** Problema planteado **
Indica, según el fragmento sobre la novela El malogrado que aparece a continuación, en qué ciudad se encuentran los dos jóvenes pianistas con Glenn Gould.

** Fragmento del texto **
▼
Por eso, cuando por aquella misma época supe de la existencia de una novela de Thomas Bernhard en la que aparecía Glenn Gould, El malogrado, corrí rauda a la biblioteca y me entregué a su lectura con tanta aplicación como por aquel entonces requería mi insuficiente conocimiento de la lengua en la que había sido escrita. No me decepcionó descubrir que, en realidad, no se trataba de una novela sobre Glenn Gould. El malogrado es más bien la historia de una doble derrota, una fatal, la otra liberadora: la que sufren dos jóvenes y prometedores pianistas por causa de su encuentro en Salzburgo con un igualmente joven y ya genial Glenn Gould.
▲
** Registros de una colección **
▼
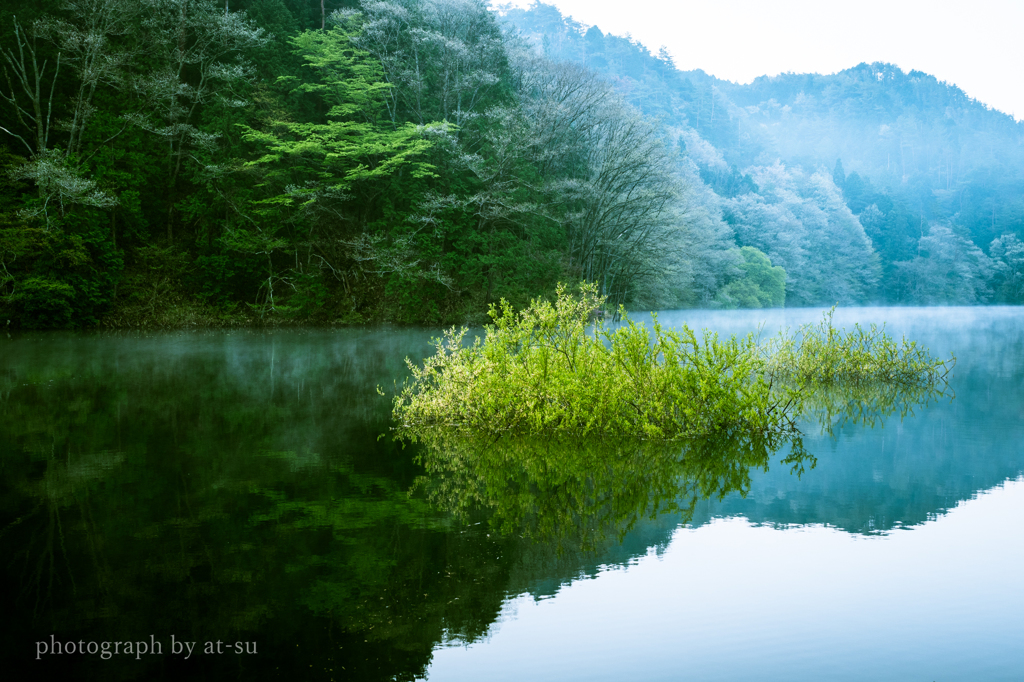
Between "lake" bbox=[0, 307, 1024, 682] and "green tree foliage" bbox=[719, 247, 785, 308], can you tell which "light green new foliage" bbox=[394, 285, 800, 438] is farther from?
"green tree foliage" bbox=[719, 247, 785, 308]

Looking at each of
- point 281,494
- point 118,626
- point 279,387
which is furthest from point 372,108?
point 118,626

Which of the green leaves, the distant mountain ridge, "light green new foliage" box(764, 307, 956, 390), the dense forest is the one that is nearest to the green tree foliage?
the distant mountain ridge

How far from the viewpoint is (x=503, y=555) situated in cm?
487

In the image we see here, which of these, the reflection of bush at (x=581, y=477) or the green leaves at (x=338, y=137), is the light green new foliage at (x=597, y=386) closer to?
the reflection of bush at (x=581, y=477)

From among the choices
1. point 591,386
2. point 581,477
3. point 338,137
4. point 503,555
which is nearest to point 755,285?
point 338,137

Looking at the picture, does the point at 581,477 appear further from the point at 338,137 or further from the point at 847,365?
the point at 338,137

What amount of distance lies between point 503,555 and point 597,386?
380cm

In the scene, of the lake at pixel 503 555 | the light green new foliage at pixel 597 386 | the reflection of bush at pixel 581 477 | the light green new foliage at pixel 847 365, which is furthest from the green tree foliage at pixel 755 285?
the reflection of bush at pixel 581 477

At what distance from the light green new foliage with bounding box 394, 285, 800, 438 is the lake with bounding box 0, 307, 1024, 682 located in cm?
42

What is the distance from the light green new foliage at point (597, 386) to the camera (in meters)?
8.27

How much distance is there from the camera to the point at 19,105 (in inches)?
1056

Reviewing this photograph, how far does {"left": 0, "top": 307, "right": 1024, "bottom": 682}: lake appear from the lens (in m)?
3.68

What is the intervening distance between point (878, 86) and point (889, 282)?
2590cm

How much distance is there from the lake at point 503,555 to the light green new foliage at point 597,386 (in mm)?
416
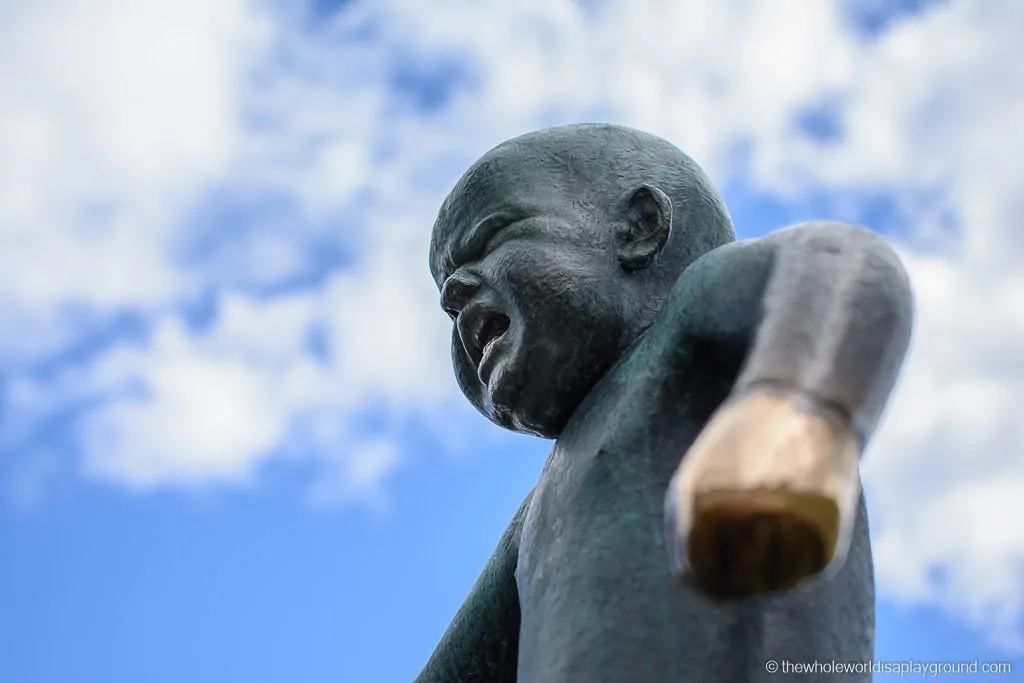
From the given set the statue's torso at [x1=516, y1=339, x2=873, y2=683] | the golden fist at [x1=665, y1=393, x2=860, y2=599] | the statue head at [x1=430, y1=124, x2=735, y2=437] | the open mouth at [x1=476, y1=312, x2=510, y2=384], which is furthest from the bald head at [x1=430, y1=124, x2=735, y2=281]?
the golden fist at [x1=665, y1=393, x2=860, y2=599]

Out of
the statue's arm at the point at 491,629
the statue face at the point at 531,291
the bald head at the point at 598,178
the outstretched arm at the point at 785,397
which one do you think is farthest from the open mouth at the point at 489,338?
the outstretched arm at the point at 785,397

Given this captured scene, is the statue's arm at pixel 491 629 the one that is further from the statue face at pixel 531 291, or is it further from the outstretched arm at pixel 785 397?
the outstretched arm at pixel 785 397

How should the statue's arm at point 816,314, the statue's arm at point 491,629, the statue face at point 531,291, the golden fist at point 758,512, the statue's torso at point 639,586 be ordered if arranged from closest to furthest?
the golden fist at point 758,512 → the statue's arm at point 816,314 → the statue's torso at point 639,586 → the statue face at point 531,291 → the statue's arm at point 491,629

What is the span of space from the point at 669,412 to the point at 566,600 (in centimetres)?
42

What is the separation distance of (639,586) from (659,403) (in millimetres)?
380

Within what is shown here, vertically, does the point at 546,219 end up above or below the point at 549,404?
above

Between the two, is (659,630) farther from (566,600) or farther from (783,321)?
(783,321)

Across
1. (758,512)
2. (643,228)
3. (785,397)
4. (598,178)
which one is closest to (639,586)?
(785,397)

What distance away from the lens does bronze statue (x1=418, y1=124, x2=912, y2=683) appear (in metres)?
1.79

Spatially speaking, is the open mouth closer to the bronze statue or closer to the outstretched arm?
the bronze statue

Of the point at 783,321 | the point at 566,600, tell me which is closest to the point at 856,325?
the point at 783,321

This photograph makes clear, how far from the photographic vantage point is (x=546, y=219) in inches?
117

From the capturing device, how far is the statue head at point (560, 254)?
9.44 ft

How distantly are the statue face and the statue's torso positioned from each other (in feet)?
0.37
▲
** Resultado del ejercicio **
Los dos jóvenes pianistas se encuentran con Glenn Gould en Salzburgo.